Cosa c’è che non va? Non ci servono quei soldi? La Spagna che ha già avuto l’esperienza di un prestito del Mes con le condizioni ordinarie prenderà il prestito. E noi? Qui si sta parlando di un crollo del Pil mai visto in tempo di pace e stiamo ad inseguire i pregiudizi ideologici di apprendisti stregoni in malafede?

Riflettiamo. Fino a ieri c’era un pregiudizio sull’Italia fondato sulla semplice osservazione dei fatti. L’Italia è arrivata all’appuntamento con la storia gravata da un debito record e da una grave inefficienza della spesa pubblica. La produttività di sistema è tra le più basse dell’intera Europa e non perché la gente lavora poco, ma per l’estrema frammentazione del tessuto produttivo e per il peso di chi vive alle spalle di chi lavora. Secondo una ricerca di Luca Ricolfi (“La società signorile di massa”) in Italia la quota di chi non lavora è molto più alta di quella di chi lavora. E questo si accompagna ad una grande ricchezza patrimoniale delle famiglie e allo sfruttamento del lavoro servile di alcuni milioni di immigrati oltre che a consumi medi degli italiani da società benestante. Il tutto all’insegna dell’ostilità per qualunque cambiamento rispetto allo status quo. La prova? La prima che viene alla mente è il dramma dell’agricoltura e della zootecnia. Scappati per l’epidemia i lavoratori stagionali stranieri che fino ad oggi hanno garantito la produzione nazionale nessuno ipotizza che possano essere sostituiti da lavoratori italiani per i quali, però, vengono stanziate somme ingenti per sussidi di vario tipo che si aggiungono a quelli già in vigore (Naspi, Reddito di cittadinanza ed altri). Chi raccoglierà la frutta e la verdura? Chi seminerà? Chi poterà? Non si sa, ma l’unica certezza è che pochissimi saranno italiani.

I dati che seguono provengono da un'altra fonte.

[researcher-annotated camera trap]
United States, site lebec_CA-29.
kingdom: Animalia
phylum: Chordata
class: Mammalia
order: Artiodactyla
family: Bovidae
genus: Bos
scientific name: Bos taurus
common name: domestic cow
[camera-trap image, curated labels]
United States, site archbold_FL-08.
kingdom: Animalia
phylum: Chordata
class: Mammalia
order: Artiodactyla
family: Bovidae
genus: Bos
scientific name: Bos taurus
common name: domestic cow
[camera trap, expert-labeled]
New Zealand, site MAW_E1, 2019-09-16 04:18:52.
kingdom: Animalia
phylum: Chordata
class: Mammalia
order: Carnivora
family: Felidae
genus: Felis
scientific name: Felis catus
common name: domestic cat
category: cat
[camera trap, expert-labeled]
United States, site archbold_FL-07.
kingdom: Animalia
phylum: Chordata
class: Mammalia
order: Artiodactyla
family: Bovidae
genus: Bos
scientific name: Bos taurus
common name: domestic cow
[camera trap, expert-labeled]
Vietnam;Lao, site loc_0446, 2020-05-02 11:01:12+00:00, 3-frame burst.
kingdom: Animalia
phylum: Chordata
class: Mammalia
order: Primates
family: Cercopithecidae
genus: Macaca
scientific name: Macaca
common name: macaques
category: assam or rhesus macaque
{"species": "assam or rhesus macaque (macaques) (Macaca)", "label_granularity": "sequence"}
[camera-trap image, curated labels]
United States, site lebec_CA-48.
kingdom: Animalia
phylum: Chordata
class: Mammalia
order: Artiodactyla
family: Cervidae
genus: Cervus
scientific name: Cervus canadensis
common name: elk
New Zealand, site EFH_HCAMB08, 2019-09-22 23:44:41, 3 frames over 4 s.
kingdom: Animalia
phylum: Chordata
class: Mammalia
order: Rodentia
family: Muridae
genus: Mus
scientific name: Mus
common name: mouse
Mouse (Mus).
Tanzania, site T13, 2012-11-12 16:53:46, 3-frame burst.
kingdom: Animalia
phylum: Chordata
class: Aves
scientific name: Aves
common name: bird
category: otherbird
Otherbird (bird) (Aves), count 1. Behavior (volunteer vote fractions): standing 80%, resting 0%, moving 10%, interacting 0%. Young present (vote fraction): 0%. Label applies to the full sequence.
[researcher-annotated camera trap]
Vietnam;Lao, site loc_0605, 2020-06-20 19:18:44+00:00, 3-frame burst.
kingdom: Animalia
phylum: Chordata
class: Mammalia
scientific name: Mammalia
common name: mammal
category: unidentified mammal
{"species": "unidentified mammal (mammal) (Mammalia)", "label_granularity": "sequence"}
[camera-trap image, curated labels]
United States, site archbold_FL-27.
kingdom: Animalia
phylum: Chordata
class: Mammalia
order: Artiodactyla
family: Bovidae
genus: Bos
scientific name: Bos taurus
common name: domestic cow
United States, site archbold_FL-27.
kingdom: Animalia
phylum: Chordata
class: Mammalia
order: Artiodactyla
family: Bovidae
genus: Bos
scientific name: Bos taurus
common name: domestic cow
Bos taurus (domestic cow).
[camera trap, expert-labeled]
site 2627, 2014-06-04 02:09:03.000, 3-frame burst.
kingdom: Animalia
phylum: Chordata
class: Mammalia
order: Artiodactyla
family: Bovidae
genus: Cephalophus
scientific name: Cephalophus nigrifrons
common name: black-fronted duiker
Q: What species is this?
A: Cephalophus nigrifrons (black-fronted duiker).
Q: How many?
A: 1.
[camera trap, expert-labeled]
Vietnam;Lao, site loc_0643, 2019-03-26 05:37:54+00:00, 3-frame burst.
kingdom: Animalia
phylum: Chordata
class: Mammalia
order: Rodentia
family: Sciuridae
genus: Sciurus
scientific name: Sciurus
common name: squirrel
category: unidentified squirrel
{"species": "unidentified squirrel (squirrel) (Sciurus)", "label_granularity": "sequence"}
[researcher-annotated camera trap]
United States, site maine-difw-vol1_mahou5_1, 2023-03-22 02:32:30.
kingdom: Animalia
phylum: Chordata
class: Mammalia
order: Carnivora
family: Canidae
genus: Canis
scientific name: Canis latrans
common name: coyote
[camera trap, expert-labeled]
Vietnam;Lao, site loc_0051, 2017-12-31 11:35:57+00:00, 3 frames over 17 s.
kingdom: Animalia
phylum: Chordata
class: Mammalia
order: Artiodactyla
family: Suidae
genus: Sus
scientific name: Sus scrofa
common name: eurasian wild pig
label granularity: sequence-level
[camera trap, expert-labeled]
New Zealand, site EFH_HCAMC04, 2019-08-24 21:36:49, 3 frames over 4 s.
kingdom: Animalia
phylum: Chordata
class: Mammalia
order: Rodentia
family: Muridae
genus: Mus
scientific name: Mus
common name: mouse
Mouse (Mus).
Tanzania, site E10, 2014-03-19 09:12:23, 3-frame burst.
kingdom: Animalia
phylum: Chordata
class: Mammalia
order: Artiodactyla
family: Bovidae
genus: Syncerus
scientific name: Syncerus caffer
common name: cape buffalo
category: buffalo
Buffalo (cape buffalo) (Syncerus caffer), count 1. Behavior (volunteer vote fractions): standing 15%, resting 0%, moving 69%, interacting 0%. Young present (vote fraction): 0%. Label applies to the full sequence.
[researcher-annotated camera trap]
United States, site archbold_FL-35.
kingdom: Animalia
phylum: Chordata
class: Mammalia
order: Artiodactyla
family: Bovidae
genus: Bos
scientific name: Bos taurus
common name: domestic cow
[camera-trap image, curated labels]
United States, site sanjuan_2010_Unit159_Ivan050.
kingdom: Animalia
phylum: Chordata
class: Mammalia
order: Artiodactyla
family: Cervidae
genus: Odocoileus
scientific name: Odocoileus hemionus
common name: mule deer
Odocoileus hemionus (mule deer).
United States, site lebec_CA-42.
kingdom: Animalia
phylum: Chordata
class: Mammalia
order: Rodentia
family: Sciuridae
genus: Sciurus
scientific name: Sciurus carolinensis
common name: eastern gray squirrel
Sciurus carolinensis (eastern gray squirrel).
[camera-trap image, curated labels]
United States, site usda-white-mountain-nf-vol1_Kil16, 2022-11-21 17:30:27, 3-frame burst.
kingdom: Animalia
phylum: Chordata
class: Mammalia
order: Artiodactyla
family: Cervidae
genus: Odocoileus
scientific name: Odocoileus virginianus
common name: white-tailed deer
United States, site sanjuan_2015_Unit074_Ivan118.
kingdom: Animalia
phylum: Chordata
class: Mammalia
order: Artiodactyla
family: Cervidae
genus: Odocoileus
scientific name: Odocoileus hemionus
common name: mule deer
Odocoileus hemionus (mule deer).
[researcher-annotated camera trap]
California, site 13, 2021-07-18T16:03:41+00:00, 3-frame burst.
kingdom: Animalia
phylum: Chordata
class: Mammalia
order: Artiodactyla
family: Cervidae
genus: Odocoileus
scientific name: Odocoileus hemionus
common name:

Dunque l’Italia che pensa di rifiutare sdegnosamente i prestiti del Mes era già un Paese fragile e squilibrato, abituato a vivere, almeno in parte, di rendita. La botta che verrà dopo l’emergenza di questi giorni porterà ad una presa di coscienza? Non si sa. Per ora c’è una recrudescenza di un nazionalismo da operetta. Qualcuno dice: “se non accolgono le nostre richieste faremo da soli”. Ma questi signori hanno la minima idea di cosa stanno dicendo? Ci stanno proponendo la miseria, il disastro totale, né più e né meno. La verità è che l’Italia da sola già oggi sarebbe un Paese fallito senza più credito sui mercati internazionali e ridotto a stampare carta straccia chiamata moneta che nessuno vorrebbe perché priva di valore.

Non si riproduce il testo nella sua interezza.